Responding to the call for his ejection, Lopez-Pierre said Greenfield was using him “as an excuse to raise political campaign contributions from the real estate industry.”
Reprising themes he has employed against the incumbent city councilmember he is challenging, Mark Levine – which sparked the charges of anti-Semitism in the first place – Lopez-Pierre said of Greenfield, “We have a councilman of Jewish descent who is demanding the expulsion of a black Latino man from the Democratic Party. This reminds us of the days of Nazi Germany when party members had to take loyalty oaths or be expulsed from the party.”
The Manhattan Democratic Committee has received Greenfield’s request, according to the committee’s executive director, Barry Weinberg, who added it is consulting with lawyers to see if there is a legal route for removing Lopez-Pierre.

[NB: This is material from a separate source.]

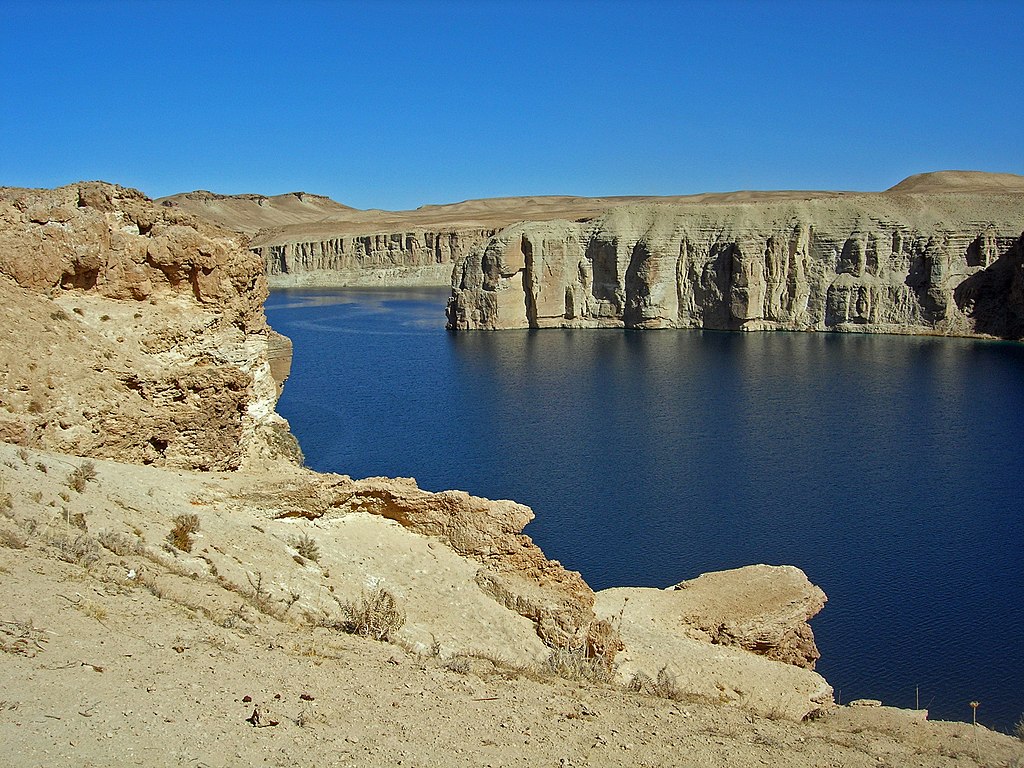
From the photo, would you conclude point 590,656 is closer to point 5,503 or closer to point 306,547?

In a statement Weinberg forwarded to Manhattan Express, Keith L.T. Wright, the county leader and a former longtime member of the State Assembly, said, “Mr. Lopez-Pierre does not have the support of the New York County Democratic Committee in any race for any office. His anti-Semitic vitriol is despicable and appalling, and I fully condemn it. His antics over many years have received no traction with any members of our community on the Upper West Side or Harlem. He is a deeply troubled man, and I do not intend to fuel his disgusting campaign by giving him any more undeserved attention beyond this statement.”
Wright also suggested the media may be giving undue attention to Lopez-Pierre.
“We have recently seen what happens when the media fixates on fringe candidates with despicable racist and anti-Semitic beliefs,” the Democratic leader said.
In a follow-up press release, Wright also took aim at Bo Dietl, a candidate for the Republican mayoral nomination this year, who attacked State Supreme Court Judge Debra A. James, whom he appeared before to have his lack of party registration waived in his bid to appear on the GOP primary ballot.
“The judge looked like Charlene de Blasio,” Dietl said at a Republican mayoral candidate forum last week, according to the New York Times. “As soon as I saw her, I knew I had a problem.”
Wright, in his press release, said, “I also condemn Mr. Dietl’s remarks suggesting that State Supreme Court Judge Debra A. James’ would be biased against Mr. Dietl due to her race… Repugnant statements by Mr. Dietl such as these are nothing new, and are a desperate grasp for relevance from someone who cannot even file his own paperwork properly and has no business running for mayor.